[Saved data entries]
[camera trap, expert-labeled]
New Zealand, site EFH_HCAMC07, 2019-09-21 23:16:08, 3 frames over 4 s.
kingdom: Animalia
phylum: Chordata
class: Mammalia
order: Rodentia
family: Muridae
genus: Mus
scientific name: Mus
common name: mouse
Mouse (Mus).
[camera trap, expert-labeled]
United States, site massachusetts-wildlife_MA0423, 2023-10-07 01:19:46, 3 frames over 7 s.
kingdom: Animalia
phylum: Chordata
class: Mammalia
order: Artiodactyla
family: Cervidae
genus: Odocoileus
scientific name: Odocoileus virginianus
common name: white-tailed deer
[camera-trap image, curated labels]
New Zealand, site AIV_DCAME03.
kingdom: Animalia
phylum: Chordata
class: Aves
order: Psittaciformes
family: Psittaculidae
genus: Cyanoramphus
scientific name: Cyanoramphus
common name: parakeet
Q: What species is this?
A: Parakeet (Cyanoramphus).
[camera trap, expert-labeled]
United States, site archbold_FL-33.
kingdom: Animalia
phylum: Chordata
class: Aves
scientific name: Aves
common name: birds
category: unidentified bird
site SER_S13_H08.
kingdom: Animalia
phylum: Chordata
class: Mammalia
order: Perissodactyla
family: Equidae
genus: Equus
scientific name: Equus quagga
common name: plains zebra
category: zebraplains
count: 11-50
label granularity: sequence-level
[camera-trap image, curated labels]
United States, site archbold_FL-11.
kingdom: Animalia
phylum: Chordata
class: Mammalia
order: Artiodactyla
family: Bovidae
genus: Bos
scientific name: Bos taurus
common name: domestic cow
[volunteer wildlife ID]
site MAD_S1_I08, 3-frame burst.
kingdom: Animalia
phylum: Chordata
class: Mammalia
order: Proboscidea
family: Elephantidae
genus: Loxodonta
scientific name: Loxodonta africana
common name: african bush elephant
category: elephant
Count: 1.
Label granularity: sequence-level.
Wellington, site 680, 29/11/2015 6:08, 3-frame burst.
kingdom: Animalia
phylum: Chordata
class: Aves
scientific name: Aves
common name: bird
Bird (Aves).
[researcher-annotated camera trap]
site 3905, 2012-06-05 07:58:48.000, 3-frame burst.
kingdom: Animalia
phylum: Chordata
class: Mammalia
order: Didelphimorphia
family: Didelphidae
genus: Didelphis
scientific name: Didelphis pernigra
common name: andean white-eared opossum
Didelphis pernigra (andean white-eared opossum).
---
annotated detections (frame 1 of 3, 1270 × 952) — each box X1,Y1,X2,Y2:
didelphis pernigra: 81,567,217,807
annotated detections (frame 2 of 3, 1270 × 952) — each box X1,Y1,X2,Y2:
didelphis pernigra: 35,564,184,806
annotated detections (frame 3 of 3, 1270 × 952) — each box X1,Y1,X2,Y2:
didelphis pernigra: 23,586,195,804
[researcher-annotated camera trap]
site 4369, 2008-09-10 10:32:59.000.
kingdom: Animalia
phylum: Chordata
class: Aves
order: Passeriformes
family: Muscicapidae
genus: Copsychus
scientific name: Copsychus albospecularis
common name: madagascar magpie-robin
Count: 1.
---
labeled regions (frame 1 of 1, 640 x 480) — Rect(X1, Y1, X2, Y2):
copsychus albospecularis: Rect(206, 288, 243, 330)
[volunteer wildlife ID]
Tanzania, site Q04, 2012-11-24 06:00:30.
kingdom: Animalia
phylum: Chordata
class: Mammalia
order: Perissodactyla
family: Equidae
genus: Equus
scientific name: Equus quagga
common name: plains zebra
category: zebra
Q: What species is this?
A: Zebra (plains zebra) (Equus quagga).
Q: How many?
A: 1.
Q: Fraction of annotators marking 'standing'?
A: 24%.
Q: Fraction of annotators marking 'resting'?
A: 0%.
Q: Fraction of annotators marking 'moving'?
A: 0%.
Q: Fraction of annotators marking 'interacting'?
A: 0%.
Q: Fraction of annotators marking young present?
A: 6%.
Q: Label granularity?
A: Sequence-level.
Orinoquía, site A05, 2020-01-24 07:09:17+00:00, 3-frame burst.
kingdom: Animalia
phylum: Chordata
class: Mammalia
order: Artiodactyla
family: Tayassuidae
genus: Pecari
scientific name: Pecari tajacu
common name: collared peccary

Task item:
Return every record above exactly as it appears.

Answer to this exercise:
[camera trap, expert-labeled]
New Zealand, site EFH_HCAMC07, 2019-09-21 23:16:08, 3 frames over 4 s.
kingdom: Animalia
phylum: Chordata
class: Mammalia
order: Rodentia
family: Muridae
genus: Mus
scientific name: Mus
common name: mouse
Mouse (Mus).
[camera trap, expert-labeled]
United States, site massachusetts-wildlife_MA0423, 2023-10-07 01:19:46, 3 frames over 7 s.
kingdom: Animalia
phylum: Chordata
class: Mammalia
order: Artiodactyla
family: Cervidae
genus: Odocoileus
scientific name: Odocoileus virginianus
common name: white-tailed deer
[camera-trap image, curated labels]
New Zealand, site AIV_DCAME03.
kingdom: Animalia
phylum: Chordata
class: Aves
order: Psittaciformes
family: Psittaculidae
genus: Cyanoramphus
scientific name: Cyanoramphus
common name: parakeet
Q: What species is this?
A: Parakeet (Cyanoramphus).
[camera trap, expert-labeled]
United States, site archbold_FL-33.
kingdom: Animalia
phylum: Chordata
class: Aves
scientific name: Aves
common name: birds
category: unidentified bird
site SER_S13_H08.
kingdom: Animalia
phylum: Chordata
class: Mammalia
order: Perissodactyla
family: Equidae
genus: Equus
scientific name: Equus quagga
common name: plains zebra
category: zebraplains
count: 11-50
label granularity: sequence-level
[camera-trap image, curated labels]
United States, site archbold_FL-11.
kingdom: Animalia
phylum: Chordata
class: Mammalia
order: Artiodactyla
family: Bovidae
genus: Bos
scientific name: Bos taurus
common name: domestic cow
[volunteer wildlife ID]
site MAD_S1_I08, 3-frame burst.
kingdom: Animalia
phylum: Chordata
class: Mammalia
order: Proboscidea
family: Elephantidae
genus: Loxodonta
scientific name: Loxodonta africana
common name: african bush elephant
category: elephant
Count: 1.
Label granularity: sequence-level.
Wellington, site 680, 29/11/2015 6:08, 3-frame burst.
kingdom: Animalia
phylum: Chordata
class: Aves
scientific name: Aves
common name: bird
Bird (Aves).
[researcher-annotated camera trap]
site 3905, 2012-06-05 07:58:48.000, 3-frame burst.
kingdom: Animalia
phylum: Chordata
class: Mammalia
order: Didelphimorphia
family: Didelphidae
genus: Didelphis
scientific name: Didelphis pernigra
common name: andean white-eared opossum
Didelphis pernigra (andean white-eared opossum).
---
annotated detections (frame 1 of 3, 1270 × 952) — each box X1,Y1,X2,Y2:
didelphis pernigra: 81,567,217,807
annotated detections (frame 2 of 3, 1270 × 952) — each box X1,Y1,X2,Y2:
didelphis pernigra: 35,564,184,806
annotated detections (frame 3 of 3, 1270 × 952) — each box X1,Y1,X2,Y2:
didelphis pernigra: 23,586,195,804
[researcher-annotated camera trap]
site 4369, 2008-09-10 10:32:59.000.
kingdom: Animalia
phylum: Chordata
class: Aves
order: Passeriformes
family: Muscicapidae
genus: Copsychus
scientific name: Copsychus albospecularis
common name: madagascar magpie-robin
Count: 1.
---
labeled regions (frame 1 of 1, 640 x 480) — Rect(X1, Y1, X2, Y2):
copsychus albospecularis: Rect(206, 288, 243, 330)
[volunteer wildlife ID]
Tanzania, site Q04, 2012-11-24 06:00:30.
kingdom: Animalia
phylum: Chordata
class: Mammalia
order: Perissodactyla
family: Equidae
genus: Equus
scientific name: Equus quagga
common name: plains zebra
category: zebra
Q: What species is this?
A: Zebra (plains zebra) (Equus quagga).
Q: How many?
A: 1.
Q: Fraction of annotators marking 'standing'?
A: 24%.
Q: Fraction of annotators marking 'resting'?
A: 0%.
Q: Fraction of annotators marking 'moving'?
A: 0%.
Q: Fraction of annotators marking 'interacting'?
A: 0%.
Q: Fraction of annotators marking young present?
A: 6%.
Q: Label granularity?
A: Sequence-level.
Orinoquía, site A05, 2020-01-24 07:09:17+00:00, 3-frame burst.
kingdom: Animalia
phylum: Chordata
class: Mammalia
order: Artiodactyla
family: Tayassuidae
genus: Pecari
scientific name: Pecari tajacu
common name: collared peccary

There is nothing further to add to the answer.